Melupakan tentang Kenan, Mima kemudian mencari kontak salah satu pegawai HRD di tempat kerjanya dan setelah menemukannya, perempuan itu segera menghubungi HRD yang bernama Ira tersebut.

"Halo, Mbak Ira, ini Mima, Jemima Isha dari divisi keuangan," ucap Mima menjelaskan dengan sekuat tenaga.

Suara perempuan itu masih serak dan tentu membuat Ira kemudian bertanya-tanya. "Iya, Mim. Ada apa?"

"Saya boleh minta izin nggak, Mbak. Saya lagi sakit."

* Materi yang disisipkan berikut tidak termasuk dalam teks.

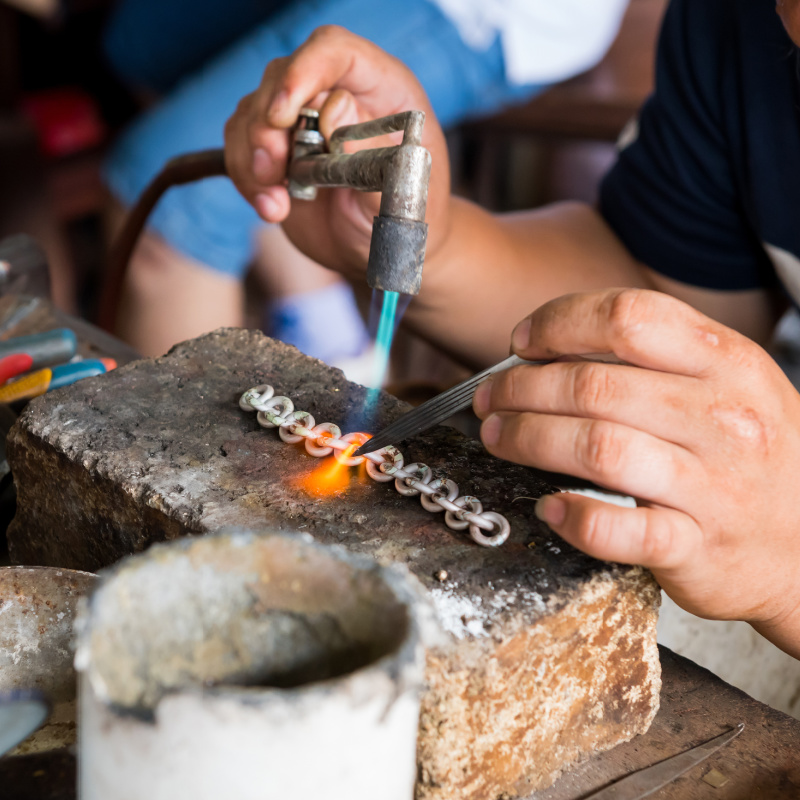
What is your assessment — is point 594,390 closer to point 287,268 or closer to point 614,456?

"Iya, boleh kok. Kamu lagi nggak enak badan ya."

"Iya, Mbak."

"Ya udah, cepet sembuh ya."

"Iya, Mbak. Makasih."

"Sama-sama."

Setelah panggilan tersebut berakhir, Mima kembali menatap layar ponselnya. Di sana, Mima memasang fotonya dengan Kenan sebagai wallpaper dan lagi-lagi perasaan bersalah muncul di benaknya.

Jarinya kemudian bergerak menekan nomor telepon Kenan dan menaruh ponsel itu ke dekat telinganya. Dengan cemas Mima menunggu panggilan tersebut diangkat dan tak lama kemudian dia bisa mendengar suara pria yang sudah memiliki hatinya.

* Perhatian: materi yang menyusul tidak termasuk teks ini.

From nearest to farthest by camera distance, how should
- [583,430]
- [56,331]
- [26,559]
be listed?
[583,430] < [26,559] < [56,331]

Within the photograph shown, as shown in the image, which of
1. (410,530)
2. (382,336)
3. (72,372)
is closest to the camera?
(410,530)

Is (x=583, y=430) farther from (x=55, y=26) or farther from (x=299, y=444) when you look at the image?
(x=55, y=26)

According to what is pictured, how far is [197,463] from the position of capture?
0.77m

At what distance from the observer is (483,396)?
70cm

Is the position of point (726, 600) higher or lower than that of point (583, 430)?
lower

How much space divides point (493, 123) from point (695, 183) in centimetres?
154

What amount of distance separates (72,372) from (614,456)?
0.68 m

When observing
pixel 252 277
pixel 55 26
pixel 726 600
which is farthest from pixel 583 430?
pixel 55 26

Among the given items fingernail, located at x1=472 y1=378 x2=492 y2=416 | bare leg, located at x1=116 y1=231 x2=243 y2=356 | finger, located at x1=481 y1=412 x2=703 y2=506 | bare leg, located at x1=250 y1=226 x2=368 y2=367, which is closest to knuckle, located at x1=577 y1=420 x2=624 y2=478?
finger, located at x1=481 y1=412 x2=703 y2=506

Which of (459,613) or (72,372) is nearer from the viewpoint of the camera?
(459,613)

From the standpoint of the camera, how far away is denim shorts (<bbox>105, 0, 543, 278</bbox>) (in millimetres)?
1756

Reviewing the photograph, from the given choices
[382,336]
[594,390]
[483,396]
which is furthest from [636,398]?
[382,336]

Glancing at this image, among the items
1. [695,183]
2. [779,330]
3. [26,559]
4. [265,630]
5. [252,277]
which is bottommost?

"Halo, Mima. Ini kamu, kan? Kamu nggak pa-pa, kan? Kenapa baru nelepon saya sekarang?" tanya Kenan dengan sekali tarikan nafas.

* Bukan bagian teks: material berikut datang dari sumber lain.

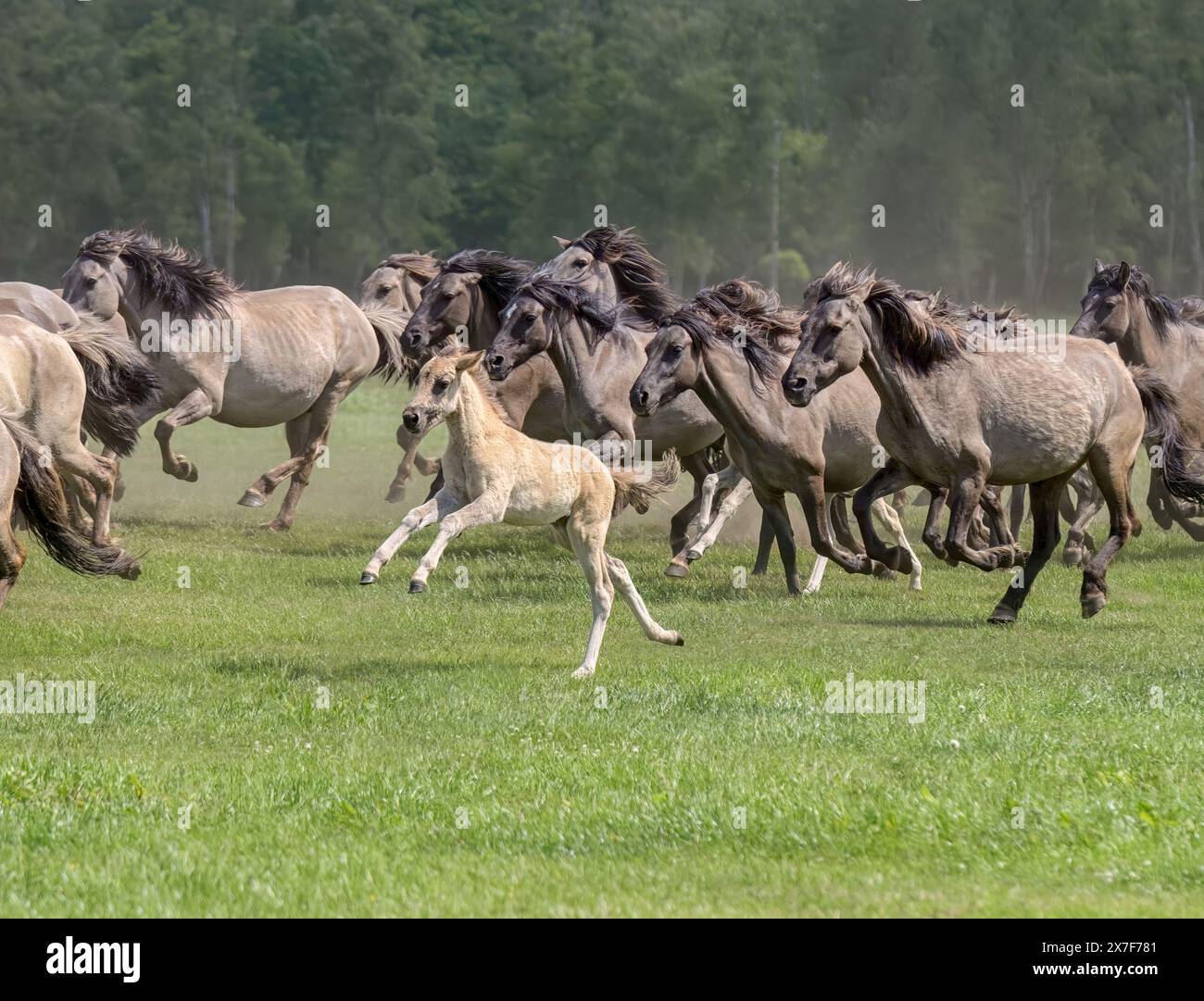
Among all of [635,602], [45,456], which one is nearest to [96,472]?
[45,456]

Mendengar pertanyaan bertubi dari mulut Kenan berhasil membuat perasaan Mima sedikit membaik. "Halo, Mas. Iya, ini Mima. Maaf ya semalem saya nggak ngangkat telepon kamu."

"Iya, nggak pa-pa kok. Tapi ... Kenapa suara kamu terdengar serak?"

Mima terdiam sesaat sembari menarik nafas panjang. "Hmm. Saya lagi nggak enak badan, Mas."

"Loh, kok bisa? Pasti kamu kecapekan ya?" Tanpa Mima sadari dia menganggukkan kepala setelah mendengar pertanyaan dari Kenan. "Kamu butuh sesuatu nggak? Biar saya bawain ke sana," ucap Kenan lagi. Namun dengan cepat, Mima menolaknya.

"Nggak, nggak usah, Mas. Lagian ayahnya Mas juga lagi sakit. Aku nggak pa-pa kok." Kali ini Kenan-lah yang terdiam setelah mendengar ucapan dari Mima. "Mas, maaf ya belum bisa jenguk ayahnya Mas."

"Iya nggak pa-pa, Mim. Nggak usah dipaksain kalau nggak bisa."

Mima tersenyum kecut karena merasa bersalah. Tetapi, janji tetaplah janji dan dia harus menepatinya walaupun entah kapan waktunya.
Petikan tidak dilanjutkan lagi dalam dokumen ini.